On a random day in the city centre I suddenly found myself in this huge crowd.
This was a demonstration in favour of refugee rights. A neverending flow of refugees is streaming into Australia, its main sources being Tamils from Sri Lanka, as well as Iraq and Afghanistan. After reaching Indonesia, they board small boats to get to tiny coral reefs to the South of Java that belong to Australia. This represents an enormous headache for the Australian government as the Australian immigration regime is tightly controlled. Previous governments opted for a temporary solution which over time became permanent. The refugees gathered from reefs, islands and boats are moved to two refugee camps located in rented premises in Papua New Guinea (the so-called Manus camp) and in Nauru. Then they are held there indefinitely without much hope for any change in their situation. The two camps – essentially prisons – are manned by private contractors who are paid a big buck by the government. The conditions in the camps are rather harsh, to the point that sometimes rebellions and beatings occur. All kinds of left wing organisations were protesting against this situation on that day, and many passers by joined in. On that day such protests took place all over Australia.
The protesters first occupied George Square. Some speeches were given, but most of the time people spoke to each other.
I spoke to a number of activists manning the stands of several organisations.
This is what they were selling. I even bought a few materials.
As well as some of these badges – every badge seemed to be in favour of some idea I support.
Activitsts gave me this poster and invited to join the demonstration.
Which I did.
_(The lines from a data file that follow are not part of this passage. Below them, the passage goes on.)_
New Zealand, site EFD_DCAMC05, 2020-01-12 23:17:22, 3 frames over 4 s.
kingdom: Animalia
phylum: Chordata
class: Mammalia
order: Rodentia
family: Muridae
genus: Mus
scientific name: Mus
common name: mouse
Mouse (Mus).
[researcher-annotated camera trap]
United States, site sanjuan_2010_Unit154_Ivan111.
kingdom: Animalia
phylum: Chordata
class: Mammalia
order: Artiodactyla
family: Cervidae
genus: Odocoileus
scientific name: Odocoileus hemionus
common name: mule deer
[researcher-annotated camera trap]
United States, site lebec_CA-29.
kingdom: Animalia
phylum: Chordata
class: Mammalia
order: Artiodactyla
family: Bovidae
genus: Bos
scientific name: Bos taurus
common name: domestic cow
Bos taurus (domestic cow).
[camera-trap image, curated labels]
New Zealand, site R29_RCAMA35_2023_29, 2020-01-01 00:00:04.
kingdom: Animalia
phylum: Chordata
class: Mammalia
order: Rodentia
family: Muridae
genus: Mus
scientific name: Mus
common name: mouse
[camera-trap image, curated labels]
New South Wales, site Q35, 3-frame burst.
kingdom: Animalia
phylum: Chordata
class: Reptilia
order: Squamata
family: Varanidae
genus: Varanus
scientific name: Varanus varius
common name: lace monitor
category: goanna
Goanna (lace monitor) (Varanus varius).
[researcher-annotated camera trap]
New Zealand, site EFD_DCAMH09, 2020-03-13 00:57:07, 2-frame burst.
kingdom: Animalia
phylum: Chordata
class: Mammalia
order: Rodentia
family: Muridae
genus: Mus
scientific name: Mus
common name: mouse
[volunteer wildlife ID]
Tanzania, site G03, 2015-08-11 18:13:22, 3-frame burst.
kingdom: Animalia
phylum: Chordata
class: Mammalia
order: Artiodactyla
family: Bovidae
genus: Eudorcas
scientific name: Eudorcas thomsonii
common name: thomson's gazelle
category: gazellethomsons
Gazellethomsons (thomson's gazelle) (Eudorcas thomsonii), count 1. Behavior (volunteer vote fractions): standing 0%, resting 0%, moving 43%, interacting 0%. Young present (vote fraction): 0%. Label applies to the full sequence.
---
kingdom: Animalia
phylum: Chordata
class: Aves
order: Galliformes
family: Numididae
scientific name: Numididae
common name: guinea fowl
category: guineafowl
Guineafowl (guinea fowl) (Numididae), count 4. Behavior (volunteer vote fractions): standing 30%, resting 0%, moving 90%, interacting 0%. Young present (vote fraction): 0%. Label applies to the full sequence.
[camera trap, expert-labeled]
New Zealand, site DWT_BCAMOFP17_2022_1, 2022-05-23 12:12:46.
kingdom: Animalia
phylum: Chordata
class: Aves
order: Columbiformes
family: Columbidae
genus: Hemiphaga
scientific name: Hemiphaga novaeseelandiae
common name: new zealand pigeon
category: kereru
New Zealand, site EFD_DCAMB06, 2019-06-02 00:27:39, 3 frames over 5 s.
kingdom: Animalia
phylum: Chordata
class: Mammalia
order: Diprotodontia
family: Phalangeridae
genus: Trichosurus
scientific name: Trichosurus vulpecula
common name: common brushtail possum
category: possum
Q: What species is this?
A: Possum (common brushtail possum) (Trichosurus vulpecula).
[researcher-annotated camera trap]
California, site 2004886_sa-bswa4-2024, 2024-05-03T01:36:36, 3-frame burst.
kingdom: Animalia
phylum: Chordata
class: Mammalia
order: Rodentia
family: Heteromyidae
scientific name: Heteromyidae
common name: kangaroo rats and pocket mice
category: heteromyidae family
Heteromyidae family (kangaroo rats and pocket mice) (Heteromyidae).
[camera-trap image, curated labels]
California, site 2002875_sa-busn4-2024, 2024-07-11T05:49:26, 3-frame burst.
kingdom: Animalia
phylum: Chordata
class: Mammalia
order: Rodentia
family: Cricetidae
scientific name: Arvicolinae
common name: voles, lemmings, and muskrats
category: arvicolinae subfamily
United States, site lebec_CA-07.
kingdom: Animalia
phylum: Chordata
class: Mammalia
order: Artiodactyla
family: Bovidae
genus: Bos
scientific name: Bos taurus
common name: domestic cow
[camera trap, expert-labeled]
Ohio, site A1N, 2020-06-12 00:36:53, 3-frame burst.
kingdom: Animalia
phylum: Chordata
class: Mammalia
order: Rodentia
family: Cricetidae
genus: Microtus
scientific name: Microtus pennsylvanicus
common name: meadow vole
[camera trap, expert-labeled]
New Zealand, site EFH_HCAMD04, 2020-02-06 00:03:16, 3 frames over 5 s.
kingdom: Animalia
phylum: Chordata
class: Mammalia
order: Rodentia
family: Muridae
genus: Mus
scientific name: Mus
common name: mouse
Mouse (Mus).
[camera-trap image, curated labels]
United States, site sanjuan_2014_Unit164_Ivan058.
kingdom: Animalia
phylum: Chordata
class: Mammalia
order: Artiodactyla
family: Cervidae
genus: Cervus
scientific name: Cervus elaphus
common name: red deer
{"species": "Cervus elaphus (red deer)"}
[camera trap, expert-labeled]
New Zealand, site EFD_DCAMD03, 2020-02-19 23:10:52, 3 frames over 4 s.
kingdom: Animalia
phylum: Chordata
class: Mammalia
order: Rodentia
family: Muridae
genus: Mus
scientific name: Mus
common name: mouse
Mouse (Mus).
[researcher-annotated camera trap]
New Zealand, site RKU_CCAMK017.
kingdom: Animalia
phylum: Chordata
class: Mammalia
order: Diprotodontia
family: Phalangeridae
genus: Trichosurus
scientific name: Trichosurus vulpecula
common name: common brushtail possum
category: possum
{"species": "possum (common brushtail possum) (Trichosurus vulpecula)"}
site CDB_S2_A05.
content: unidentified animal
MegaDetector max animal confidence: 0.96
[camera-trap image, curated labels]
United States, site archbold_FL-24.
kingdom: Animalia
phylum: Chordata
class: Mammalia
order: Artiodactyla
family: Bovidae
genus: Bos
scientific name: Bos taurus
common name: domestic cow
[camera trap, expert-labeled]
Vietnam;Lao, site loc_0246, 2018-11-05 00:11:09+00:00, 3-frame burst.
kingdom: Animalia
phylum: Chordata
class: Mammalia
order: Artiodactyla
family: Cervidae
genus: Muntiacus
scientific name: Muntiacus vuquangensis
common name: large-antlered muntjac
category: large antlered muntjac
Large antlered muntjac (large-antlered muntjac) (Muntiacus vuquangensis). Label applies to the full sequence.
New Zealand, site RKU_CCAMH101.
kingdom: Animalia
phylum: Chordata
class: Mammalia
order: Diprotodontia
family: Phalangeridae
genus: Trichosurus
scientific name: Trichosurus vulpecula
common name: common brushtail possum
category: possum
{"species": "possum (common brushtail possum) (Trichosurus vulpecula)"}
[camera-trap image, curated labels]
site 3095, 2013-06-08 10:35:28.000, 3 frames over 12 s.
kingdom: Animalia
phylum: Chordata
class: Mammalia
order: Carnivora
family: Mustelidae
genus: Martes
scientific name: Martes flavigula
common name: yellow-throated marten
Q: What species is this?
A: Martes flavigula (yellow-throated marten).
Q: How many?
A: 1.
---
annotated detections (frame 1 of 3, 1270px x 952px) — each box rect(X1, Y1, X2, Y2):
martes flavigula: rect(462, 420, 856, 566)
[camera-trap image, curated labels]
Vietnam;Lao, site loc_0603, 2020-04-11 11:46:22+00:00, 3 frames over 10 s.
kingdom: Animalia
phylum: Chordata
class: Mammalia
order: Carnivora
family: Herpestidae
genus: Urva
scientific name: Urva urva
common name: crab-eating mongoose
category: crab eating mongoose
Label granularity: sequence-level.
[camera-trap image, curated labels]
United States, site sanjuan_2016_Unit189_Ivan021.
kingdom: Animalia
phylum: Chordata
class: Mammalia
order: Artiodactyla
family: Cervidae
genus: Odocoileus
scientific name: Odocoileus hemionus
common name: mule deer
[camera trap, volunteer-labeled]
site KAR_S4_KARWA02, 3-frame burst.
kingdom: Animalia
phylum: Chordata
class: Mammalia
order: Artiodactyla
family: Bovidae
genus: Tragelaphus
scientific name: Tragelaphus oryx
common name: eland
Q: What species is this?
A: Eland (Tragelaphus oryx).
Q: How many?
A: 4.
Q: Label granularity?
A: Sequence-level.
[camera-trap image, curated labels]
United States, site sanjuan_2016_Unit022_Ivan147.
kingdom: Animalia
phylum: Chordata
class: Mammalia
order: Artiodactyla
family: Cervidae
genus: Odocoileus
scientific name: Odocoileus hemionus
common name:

At the set hour the crowd moved on an agreed itinerary through the centre of the city.
I found the most surprising the reaction of passers by. Many of them would just freeze on the spot as they would read the posters and start considering the issue which is obviously not straightforward. I thought this was democracy in action.
This post finishes the series about my visit of Australia on this trip. From Australia I flew on to Thailand and then to Brunei, Manila and Nepal – all of which has already been described on this blog. My next blog entry will therefore be about Mostar, which is where I headed after a July pause in Tallinn.